O primeiro monumento tombado em Pelotas foi o Obelisco Republicano Domingos José de Almeida. A leitura que se fez a respeito desse monumento é importante, tendo em vista o fato de ele representar o início de uma efetiva intenção política de patrimonialização no que tange às edificações e monumentos existentes na cidade. A partir dele são iniciados todos os outros processos de tombamento.
    Segundo registro de inventário elaborado na ocasião da inserção do monumento no Livro do Tombo Histórico do DPHAN, em 1955, feito pelo próprio Morais, o monumento, então denominado Obelisco Republicano Domingos José de Almeida [2] é constituído de um obelisco de alvenaria de aproximadamente 9 metros de altura sobre uma base de 2 metros. Na face principal existem duas placas de bronze, sendo a primeira delas com a seguinte inscrição: “Os republicanos de Pelotas recomendam aos viandantes a memória de Domingos José de Almeida – 20 de setembro de 1884”; a inscrição da segunda placa trata do seguinte tema: “Homenagem da Sociedade Agrícola de Pelotas e da Liga de Defesa Nacional no centenário da pacificação Farroupilha 3/3/1845 – 3/3/1945” [3]. Encontra-se, também, em destaque sob a forma de relevo, o escudo de armas da República Riograndense; na parte posterior estão destacadas as seguintes datas: “Novembro de 1855” [4] e “Março de 1856” [5]; do lado direito: “6 de Novembro de 1836” [6] e “Rio Grande do Sul – 1835” [7]; do lado esquerdo: “Minas Gerais – 1797” [8] e “15 de Outubro de 1822” [9].
Conhecido também pelo nome de Obelisco do Areal, o monumento foi erguido em homenagem à memória de um mineiro que fora adotado e acolhido pelos pelotenses. Estando localizado nas terras onde originalmente situava-se a Charqueada de Domingos José de Almeida, hoje dá nome à avenida que o circunda. Como Ministro da República Riograndense, Domingos José de Almeida destacou-se pela participação efetiva na elaboração da Carta Constitucional da República, implantada no Rio Grande do Sul em 1836.
     O processo de tombamento do Obelisco foi encaminhado por Morais em 1955, ano que marca a inscrição do primeiro bem tombado na cidade. A notícia do jornal Diário Popular assim reconheceu a importância com relação ao tombamento desse monumento:

O Senhor Henrique Carlos de Morais, perito em Belas Artes, do Patrimônio Histórico e Artístico Nacional, oficiou ao prefeito municipal, Sr.
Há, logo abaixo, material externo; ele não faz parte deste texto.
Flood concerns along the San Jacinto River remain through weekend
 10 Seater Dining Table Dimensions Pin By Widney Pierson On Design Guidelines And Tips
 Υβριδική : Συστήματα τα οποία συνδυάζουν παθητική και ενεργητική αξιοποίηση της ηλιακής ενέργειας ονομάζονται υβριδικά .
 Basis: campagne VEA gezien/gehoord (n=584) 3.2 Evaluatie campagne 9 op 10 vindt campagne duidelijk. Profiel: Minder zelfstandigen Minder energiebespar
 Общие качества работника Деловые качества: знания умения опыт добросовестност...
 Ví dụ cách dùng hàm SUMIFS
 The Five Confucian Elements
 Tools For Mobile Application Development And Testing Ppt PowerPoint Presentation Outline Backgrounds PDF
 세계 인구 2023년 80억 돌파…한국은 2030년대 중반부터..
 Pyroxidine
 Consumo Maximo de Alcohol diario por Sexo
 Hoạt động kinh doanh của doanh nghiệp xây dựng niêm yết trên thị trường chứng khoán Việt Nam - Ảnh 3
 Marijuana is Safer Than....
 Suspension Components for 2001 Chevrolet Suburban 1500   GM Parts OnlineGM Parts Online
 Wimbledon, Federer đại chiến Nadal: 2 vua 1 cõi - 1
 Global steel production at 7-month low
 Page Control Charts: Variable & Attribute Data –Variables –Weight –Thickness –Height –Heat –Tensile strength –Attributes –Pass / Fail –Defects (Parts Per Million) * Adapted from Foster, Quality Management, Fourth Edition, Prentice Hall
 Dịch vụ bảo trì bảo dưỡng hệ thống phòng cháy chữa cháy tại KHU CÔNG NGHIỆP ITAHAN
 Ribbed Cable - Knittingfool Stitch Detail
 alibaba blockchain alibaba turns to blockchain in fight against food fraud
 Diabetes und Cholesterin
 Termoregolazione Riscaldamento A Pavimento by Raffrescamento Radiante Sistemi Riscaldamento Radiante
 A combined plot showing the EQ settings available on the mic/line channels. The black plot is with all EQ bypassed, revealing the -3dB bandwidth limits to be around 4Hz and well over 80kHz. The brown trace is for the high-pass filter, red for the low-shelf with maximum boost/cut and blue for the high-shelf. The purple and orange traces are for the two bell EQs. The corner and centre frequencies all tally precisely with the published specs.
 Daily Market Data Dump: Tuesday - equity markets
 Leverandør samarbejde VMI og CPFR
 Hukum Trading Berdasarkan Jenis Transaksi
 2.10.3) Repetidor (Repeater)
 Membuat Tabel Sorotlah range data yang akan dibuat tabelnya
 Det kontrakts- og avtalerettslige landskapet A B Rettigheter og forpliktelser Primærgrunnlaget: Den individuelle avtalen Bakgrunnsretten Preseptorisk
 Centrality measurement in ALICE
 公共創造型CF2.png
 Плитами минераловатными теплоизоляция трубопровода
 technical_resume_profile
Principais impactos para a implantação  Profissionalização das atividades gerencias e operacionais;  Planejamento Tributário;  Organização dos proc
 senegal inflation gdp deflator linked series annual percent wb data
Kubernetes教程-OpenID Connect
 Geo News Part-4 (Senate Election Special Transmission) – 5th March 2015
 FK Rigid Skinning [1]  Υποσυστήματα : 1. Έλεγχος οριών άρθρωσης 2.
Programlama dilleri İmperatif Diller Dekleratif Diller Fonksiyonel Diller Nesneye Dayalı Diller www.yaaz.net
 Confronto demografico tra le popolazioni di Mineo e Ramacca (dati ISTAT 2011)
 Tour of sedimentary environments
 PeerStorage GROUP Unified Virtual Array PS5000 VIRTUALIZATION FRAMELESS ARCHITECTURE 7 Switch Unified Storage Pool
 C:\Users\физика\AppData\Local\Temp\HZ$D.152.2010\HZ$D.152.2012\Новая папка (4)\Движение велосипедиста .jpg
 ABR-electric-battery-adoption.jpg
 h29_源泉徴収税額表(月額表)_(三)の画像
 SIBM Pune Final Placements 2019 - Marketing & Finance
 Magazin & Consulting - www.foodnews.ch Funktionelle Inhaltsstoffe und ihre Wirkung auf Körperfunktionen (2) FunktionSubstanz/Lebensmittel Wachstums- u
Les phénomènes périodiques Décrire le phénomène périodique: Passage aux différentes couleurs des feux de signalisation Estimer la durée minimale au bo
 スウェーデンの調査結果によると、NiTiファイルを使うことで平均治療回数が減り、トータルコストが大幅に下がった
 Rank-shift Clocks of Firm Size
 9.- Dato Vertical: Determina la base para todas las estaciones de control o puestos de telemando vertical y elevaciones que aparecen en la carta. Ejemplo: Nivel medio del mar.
Adolfo Fetter, comunicando-lhe ter recebido do Dr. Rodrigo Mello Franco de Andrade, diretor geral do Patrimônio Histórico e Artístico Nacional, o seguinte telegrama: “HENRIQUE CARLOS DE MORAIS – PELOTAS – COMUNICO-VOS QUE O OBELISCO DOMINGOS JOSÉ DE ALMEIDA FOI INSCRITO NO LIVRO DO TOMBO HISTÓRICO.  SAUDAÇÕES  RODRIGO MELLO FRANCO DE ANDRADE, DIRETOR DO PATRIMÔNIO HISTÓRICO E ARTÍSTICO NACIONAL”.

O monumento em apreço foi erigido no ano de 1884 e inaugurado em 10 de abril de 1885, por iniciativa do Dr. Álvaro Chaves, em pleno regime monárquico, e é o único em todo o país, consagrado aos ideais republicanos [10].


Obelisco Republicano  Domingos  José de Almeida, 2008.
Fonte:  Foto do autor.

     Morais entendia o Obelisco não somente como uma construção antiga, mas como um objeto (documento) que exaltava o ideário republicano na cidade de Pelotas. Talvez seja possível dizer que esse Obelisco é um dos únicos (senão o único) monumentos, no Brasil, publicamente erguido em homenagem ao ideal republicano durante o regime monárquico. É um obelisco consagrado à memória de Domingos José de Almeida, votado pelos republicanos da cidade de Pelotas em setembro de 1884 e inaugurado em abril de 1885 pelo Partido Republicano de Pelotas, no ano em que a Revolução Farroupilha completava 50 anos [11].
      A imagem da figura 18 mostra uma parte do material que foi organizado por Morais com a finalidade de servir de suporte à pesquisa. Da esquerda para a direita tem-se uma ilustração de Domingos José de Almeida, logo em seguida uma fotografia da base do Obelisco, onde é destacado o gradil destruído que cerca o monumento; depois se vê um desenho feito pelo próprio Morais em que é representado a base do Obelisco; a quarta imagem mostra o Brasão da República Riograndense na parte frontal; e a última imagem apresenta o Obelisco em um plano mais distante. Nesta mesma pasta encontram-se vários negativos onde aparece o Obelisco em outros ângulos [12].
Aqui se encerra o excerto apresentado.